> [TEXT PROVIDED]
-- start --

A galaxy of goo (and gadgets)

Everything in Revenge seems to either be made of goo, produce goo, or fear goo. The game riffs on status‑effect slimes (conductive, fiery, etc.), and the toolset doubles down on slapstick: a magnetic fork that yeets metal objects, a hose that sprays elementally charged liquids, and a late‑game grappling upgrade that transforms traversal into free‑form air‑acrobatics. The result is improvisational puzzle‑combat where you’re just as likely to win because you MacGyvered a solution with physics as because you aimed true.
The structure echoes modern Metroidvanias in spirit—return to earlier areas once you’ve unlocked the movement or tool gate that used to taunt you—across four primary worlds (plus a cheeky “maybe more” tease). Each biome is dense with scannables, secrets, and side detours; rarely do you jog ten meters without seeing an enticing ledge or an odd plant daring you to poke it.
Co‑op, done generously

Raccoon Logic makes co‑op the headline, not a mode buried three menus deep. You can play online with cross‑play or locally in split‑screen, and the level design embraces that partnership—one player baiting a nest while the other scans or grapples to a hidden cache feels like the intended rhythm.

Even better, it supports couch co‑op, a rarity for this kind of open‑world explorer in 2025, and an absolute blessing for anyone who misses arguing over who gets the “good” half of the screen.
Revenge also arrived Day One on Game Pass for console, PC, and cloud, which instantly lowers the friction to try it with friends. If co‑op curiosity is the nudge you need, Game Pass removes the last excuse.
The comedy actually uses the controller

Video‑game comedy often lives in cutscenes that beg you to stop playing. Revenge is smarter: it wants the gag to fire when you press a button. Ads loop on your habitat’s giant screen, yes—but the bigger laughs come from physics pratfalls, upgrade‑triggered happy accidents, and the way tools let you over‑solve simple problems in stupidly satisfying ways. Think “What if Zelda was funny on purpose?” filtered through a ‘90s‑meets‑Nickelodeon slime sensibility. It’s irreverent without being cruel, and when the jokes miss, they at least miss at speed.
How long is it, and what’s the arc?

Expect a brisk, focused campaign—roughly a dozen hours if you beeline objectives, expanding to 15–20+ for completionists who must scan every plant and mount every suspiciously climbable rock. Crucially, the game spaces out its power curve well: early jumps and pistol buffs, then mobility unlocks that flip traversal from methodical to gleefully free‑form. That cadence pulls you off the golden path again and again to chase a secret you clocked three hours earlier.
Combat: the weak link (by design)

The gunplay is intentionally light—one main blaster with meaningful upgrades and a toolbox of crowd‑control toys. When enemy swarms are on‑script, the chaos is good, clean bedlam; when they’re not, aiming and pacing can feel like the straight man in a sketch that doesn’t need one. Several outlets dinged repetitive encounters and occasionally fussy enemy behaviors; others argued the combat is a supporting actor to traversal, scanning, and puzzle‑centric tinkering. If you’re here for arena shooter highs, you’ll bounce; if you want an exploration‑first playground where fights are punctuation marks, you’ll vibe.

-- end --

> [WORK TO DO]
1/ In the Revenge review, what reason is given for why the game's Day One release on Game Pass matters? Answer in one to three sentences.
2/ Answer these questions from the Revenge review:
(a) How many primary worlds does the game have?
(b) How long is the campaign if you beeline objectives?
(c) What two ways of playing co-op does the game offer?
3/ Reproduce the part of the Revenge review starting at "The comedy actually" and ending at "miss at speed.".

> [RECORD EXCERPTS]
-- start --

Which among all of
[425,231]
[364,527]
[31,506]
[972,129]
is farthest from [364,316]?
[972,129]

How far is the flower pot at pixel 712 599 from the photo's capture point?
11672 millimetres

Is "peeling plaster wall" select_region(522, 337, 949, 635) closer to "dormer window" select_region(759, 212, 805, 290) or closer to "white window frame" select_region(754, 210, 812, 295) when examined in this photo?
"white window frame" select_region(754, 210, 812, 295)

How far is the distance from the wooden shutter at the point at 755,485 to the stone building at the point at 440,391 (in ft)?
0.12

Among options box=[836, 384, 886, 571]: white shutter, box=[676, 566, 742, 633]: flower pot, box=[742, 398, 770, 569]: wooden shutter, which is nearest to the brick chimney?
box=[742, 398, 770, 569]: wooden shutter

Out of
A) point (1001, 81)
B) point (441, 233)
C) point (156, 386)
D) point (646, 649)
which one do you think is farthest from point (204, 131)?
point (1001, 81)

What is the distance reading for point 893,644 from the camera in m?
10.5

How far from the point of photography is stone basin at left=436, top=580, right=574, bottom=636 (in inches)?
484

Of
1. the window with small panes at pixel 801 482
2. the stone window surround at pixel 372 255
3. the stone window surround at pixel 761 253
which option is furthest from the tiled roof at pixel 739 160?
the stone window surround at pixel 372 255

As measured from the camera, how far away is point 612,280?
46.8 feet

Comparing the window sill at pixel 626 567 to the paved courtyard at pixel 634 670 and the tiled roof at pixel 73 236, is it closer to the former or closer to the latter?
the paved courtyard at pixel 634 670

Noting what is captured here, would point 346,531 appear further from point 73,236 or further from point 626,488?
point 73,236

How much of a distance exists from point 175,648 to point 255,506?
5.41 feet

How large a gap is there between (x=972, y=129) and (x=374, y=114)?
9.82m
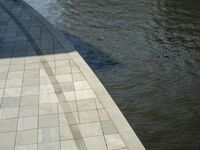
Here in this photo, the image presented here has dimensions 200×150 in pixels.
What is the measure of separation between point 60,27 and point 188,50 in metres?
6.77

-- end --

> [RESULTS OF THE EXERCISE]
1/ Revenge arrived Day One on Game Pass for console, PC, and cloud, which instantly lowers the friction to try it with friends. For players curious about co-op, Game Pass removes the last excuse.

2/
(a) Four.
(b) Roughly a dozen hours.
(c) Online with cross-play, or locally in split-screen.

3/
The comedy actually uses the controller

Video‑game comedy often lives in cutscenes that beg you to stop playing. Revenge is smarter: it wants the gag to fire when you press a button. Ads loop on your habitat’s giant screen, yes—but the bigger laughs come from physics pratfalls, upgrade‑triggered happy accidents, and the way tools let you over‑solve simple problems in stupidly satisfying ways. Think “What if Zelda was funny on purpose?” filtered through a ‘90s‑meets‑Nickelodeon slime sensibility. It’s irreverent without being cruel, and when the jokes miss, they at least miss at speed.